Extracted entries:
Segment Open
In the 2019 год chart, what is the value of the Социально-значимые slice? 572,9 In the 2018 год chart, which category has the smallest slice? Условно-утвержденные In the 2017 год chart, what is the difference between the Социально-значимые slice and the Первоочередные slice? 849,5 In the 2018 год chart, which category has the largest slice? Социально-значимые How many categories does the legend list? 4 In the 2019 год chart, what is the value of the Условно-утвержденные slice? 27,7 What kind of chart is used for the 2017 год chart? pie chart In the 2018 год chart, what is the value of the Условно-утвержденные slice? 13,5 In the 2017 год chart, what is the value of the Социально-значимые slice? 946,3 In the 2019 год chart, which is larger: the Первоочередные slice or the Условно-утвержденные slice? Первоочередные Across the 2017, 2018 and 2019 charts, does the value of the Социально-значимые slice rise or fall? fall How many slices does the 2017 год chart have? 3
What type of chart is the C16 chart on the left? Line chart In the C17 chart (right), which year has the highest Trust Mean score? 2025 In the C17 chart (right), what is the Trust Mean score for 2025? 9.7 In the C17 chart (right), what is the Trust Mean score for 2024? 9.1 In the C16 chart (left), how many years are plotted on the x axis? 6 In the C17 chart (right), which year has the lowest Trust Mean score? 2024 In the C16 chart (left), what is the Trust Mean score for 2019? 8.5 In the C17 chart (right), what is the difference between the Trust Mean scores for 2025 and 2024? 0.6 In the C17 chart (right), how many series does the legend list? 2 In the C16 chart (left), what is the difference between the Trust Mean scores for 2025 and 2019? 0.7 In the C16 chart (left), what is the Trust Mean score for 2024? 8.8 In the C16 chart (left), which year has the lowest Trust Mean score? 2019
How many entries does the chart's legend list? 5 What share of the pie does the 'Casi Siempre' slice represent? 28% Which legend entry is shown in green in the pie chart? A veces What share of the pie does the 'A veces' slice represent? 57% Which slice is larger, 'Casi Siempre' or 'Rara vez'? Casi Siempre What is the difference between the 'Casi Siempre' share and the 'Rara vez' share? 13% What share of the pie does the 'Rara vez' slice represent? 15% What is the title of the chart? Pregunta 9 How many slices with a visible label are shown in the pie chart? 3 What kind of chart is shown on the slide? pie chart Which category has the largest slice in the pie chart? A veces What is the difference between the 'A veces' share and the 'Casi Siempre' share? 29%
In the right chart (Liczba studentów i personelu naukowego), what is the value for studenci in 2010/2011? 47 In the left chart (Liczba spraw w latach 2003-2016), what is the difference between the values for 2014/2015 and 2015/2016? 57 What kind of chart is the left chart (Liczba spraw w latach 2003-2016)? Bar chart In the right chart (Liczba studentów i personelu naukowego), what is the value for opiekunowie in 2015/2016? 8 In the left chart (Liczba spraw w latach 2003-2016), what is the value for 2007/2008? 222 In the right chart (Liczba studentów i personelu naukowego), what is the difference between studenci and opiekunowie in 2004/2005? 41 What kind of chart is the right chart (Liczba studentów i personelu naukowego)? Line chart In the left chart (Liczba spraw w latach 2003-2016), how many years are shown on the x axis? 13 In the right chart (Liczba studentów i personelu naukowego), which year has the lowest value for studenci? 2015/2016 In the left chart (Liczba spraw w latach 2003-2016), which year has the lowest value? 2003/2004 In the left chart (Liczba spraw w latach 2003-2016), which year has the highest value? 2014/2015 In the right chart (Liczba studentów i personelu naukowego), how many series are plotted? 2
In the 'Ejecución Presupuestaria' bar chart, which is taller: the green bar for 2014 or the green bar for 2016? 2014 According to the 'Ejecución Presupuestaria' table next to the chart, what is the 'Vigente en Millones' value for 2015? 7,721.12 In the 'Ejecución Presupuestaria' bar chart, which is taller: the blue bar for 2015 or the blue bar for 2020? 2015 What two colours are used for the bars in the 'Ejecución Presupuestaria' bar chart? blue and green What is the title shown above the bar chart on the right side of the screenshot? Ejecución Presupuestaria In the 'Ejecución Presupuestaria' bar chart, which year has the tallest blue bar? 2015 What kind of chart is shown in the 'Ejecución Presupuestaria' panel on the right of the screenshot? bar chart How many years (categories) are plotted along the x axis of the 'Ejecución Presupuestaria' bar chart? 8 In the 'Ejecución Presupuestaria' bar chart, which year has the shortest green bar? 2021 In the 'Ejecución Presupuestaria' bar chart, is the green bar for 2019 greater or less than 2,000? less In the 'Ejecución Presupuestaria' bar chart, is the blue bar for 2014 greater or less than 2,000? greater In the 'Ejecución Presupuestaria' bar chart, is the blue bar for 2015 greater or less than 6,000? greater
Segment Closed
Revise all of the entries above by changing every "legend" to "key", and keep every other part of each entry unchanged.

Response below:
In the 2019 год chart, what is the value of the Социально-значимые slice? 572,9 In the 2018 год chart, which category has the smallest slice? Условно-утвержденные In the 2017 год chart, what is the difference between the Социально-значимые slice and the Первоочередные slice? 849,5 In the 2018 год chart, which category has the largest slice? Социально-значимые How many categories does the key list? 4 In the 2019 год chart, what is the value of the Условно-утвержденные slice? 27,7 What kind of chart is used for the 2017 год chart? pie chart In the 2018 год chart, what is the value of the Условно-утвержденные slice? 13,5 In the 2017 год chart, what is the value of the Социально-значимые slice? 946,3 In the 2019 год chart, which is larger: the Первоочередные slice or the Условно-утвержденные slice? Первоочередные Across the 2017, 2018 and 2019 charts, does the value of the Социально-значимые slice rise or fall? fall How many slices does the 2017 год chart have? 3
What type of chart is the C16 chart on the left? Line chart In the C17 chart (right), which year has the highest Trust Mean score? 2025 In the C17 chart (right), what is the Trust Mean score for 2025? 9.7 In the C17 chart (right), what is the Trust Mean score for 2024? 9.1 In the C16 chart (left), how many years are plotted on the x axis? 6 In the C17 chart (right), which year has the lowest Trust Mean score? 2024 In the C16 chart (left), what is the Trust Mean score for 2019? 8.5 In the C17 chart (right), what is the difference between the Trust Mean scores for 2025 and 2024? 0.6 In the C17 chart (right), how many series does the key list? 2 In the C16 chart (left), what is the difference between the Trust Mean scores for 2025 and 2019? 0.7 In the C16 chart (left), what is the Trust Mean score for 2024? 8.8 In the C16 chart (left), which year has the lowest Trust Mean score? 2019
How many entries does the chart's key list? 5 What share of the pie does the 'Casi Siempre' slice represent? 28% Which key entry is shown in green in the pie chart? A veces What share of the pie does the 'A veces' slice represent? 57% Which slice is larger, 'Casi Siempre' or 'Rara vez'? Casi Siempre What is the difference between the 'Casi Siempre' share and the 'Rara vez' share? 13% What share of the pie does the 'Rara vez' slice represent? 15% What is the title of the chart? Pregunta 9 How many slices with a visible label are shown in the pie chart? 3 What kind of chart is shown on the slide? pie chart Which category has the largest slice in the pie chart? A veces What is the difference between the 'A veces' share and the 'Casi Siempre' share? 29%
In the right chart (Liczba studentów i personelu naukowego), what is the value for studenci in 2010/2011? 47 In the left chart (Liczba spraw w latach 2003-2016), what is the difference between the values for 2014/2015 and 2015/2016? 57 What kind of chart is the left chart (Liczba spraw w latach 2003-2016)? Bar chart In the right chart (Liczba studentów i personelu naukowego), what is the value for opiekunowie in 2015/2016? 8 In the left chart (Liczba spraw w latach 2003-2016), what is the value for 2007/2008? 222 In the right chart (Liczba studentów i personelu naukowego), what is the difference between studenci and opiekunowie in 2004/2005? 41 What kind of chart is the right chart (Liczba studentów i personelu naukowego)? Line chart In the left chart (Liczba spraw w latach 2003-2016), how many years are shown on the x axis? 13 In the right chart (Liczba studentów i personelu naukowego), which year has the lowest value for studenci? 2015/2016 In the left chart (Liczba spraw w latach 2003-2016), which year has the lowest value? 2003/2004 In the left chart (Liczba spraw w latach 2003-2016), which year has the highest value? 2014/2015 In the right chart (Liczba studentów i personelu naukowego), how many series are plotted? 2
In the 'Ejecución Presupuestaria' bar chart, which is taller: the green bar for 2014 or the green bar for 2016? 2014 According to the 'Ejecución Presupuestaria' table next to the chart, what is the 'Vigente en Millones' value for 2015? 7,721.12 In the 'Ejecución Presupuestaria' bar chart, which is taller: the blue bar for 2015 or the blue bar for 2020? 2015 What two colours are used for the bars in the 'Ejecución Presupuestaria' bar chart? blue and green What is the title shown above the bar chart on the right side of the screenshot? Ejecución Presupuestaria In the 'Ejecución Presupuestaria' bar chart, which year has the tallest blue bar? 2015 What kind of chart is shown in the 'Ejecución Presupuestaria' panel on the right of the screenshot? bar chart How many years (categories) are plotted along the x axis of the 'Ejecución Presupuestaria' bar chart? 8 In the 'Ejecución Presupuestaria' bar chart, which year has the shortest green bar? 2021 In the 'Ejecución Presupuestaria' bar chart, is the green bar for 2019 greater or less than 2,000? less In the 'Ejecución Presupuestaria' bar chart, is the blue bar for 2014 greater or less than 2,000? greater In the 'Ejecución Presupuestaria' bar chart, is the blue bar for 2015 greater or less than 6,000? greater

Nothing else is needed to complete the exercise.